_Problem:_
When the word "labeled" appears in a line of the data below, list that line.

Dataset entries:
..........

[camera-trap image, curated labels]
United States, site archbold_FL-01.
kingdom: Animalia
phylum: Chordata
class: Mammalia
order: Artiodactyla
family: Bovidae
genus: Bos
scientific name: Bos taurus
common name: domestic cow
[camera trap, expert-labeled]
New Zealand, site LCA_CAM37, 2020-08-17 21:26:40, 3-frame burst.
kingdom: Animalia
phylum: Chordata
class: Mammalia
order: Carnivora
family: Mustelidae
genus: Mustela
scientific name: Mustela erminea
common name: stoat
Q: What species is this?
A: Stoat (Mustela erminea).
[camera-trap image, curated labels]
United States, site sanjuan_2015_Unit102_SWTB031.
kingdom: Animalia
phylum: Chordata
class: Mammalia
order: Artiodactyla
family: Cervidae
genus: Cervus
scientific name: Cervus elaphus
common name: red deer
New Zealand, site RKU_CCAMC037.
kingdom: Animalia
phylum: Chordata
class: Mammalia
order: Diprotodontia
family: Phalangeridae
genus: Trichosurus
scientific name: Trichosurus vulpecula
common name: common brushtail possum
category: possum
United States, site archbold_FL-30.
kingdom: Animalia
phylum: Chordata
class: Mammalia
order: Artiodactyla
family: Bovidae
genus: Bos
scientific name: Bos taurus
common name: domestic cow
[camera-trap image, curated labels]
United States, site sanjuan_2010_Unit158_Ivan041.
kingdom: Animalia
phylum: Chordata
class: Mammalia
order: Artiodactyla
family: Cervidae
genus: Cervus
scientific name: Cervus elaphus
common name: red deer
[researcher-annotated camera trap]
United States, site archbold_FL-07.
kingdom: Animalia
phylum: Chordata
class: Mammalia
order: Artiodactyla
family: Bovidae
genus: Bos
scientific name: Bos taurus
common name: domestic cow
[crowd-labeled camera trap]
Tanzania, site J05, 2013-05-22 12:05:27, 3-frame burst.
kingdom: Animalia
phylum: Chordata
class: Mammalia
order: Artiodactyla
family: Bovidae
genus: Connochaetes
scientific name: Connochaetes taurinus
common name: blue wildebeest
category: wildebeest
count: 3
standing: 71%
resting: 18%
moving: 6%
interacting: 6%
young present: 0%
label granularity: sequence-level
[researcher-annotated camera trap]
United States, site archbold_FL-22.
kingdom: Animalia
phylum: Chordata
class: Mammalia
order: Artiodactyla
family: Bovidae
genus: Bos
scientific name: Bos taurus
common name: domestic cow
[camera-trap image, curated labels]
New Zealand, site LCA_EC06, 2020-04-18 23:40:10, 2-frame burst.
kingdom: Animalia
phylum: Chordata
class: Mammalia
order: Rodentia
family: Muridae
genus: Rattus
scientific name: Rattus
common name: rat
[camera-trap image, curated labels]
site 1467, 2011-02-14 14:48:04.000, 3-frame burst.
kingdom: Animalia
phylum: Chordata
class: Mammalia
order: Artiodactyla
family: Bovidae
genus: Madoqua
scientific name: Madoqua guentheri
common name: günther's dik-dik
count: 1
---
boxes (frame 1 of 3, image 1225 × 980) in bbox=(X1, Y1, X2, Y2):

..........

_Solution to this task:_
[camera trap, expert-labeled]
[crowd-labeled camera trap]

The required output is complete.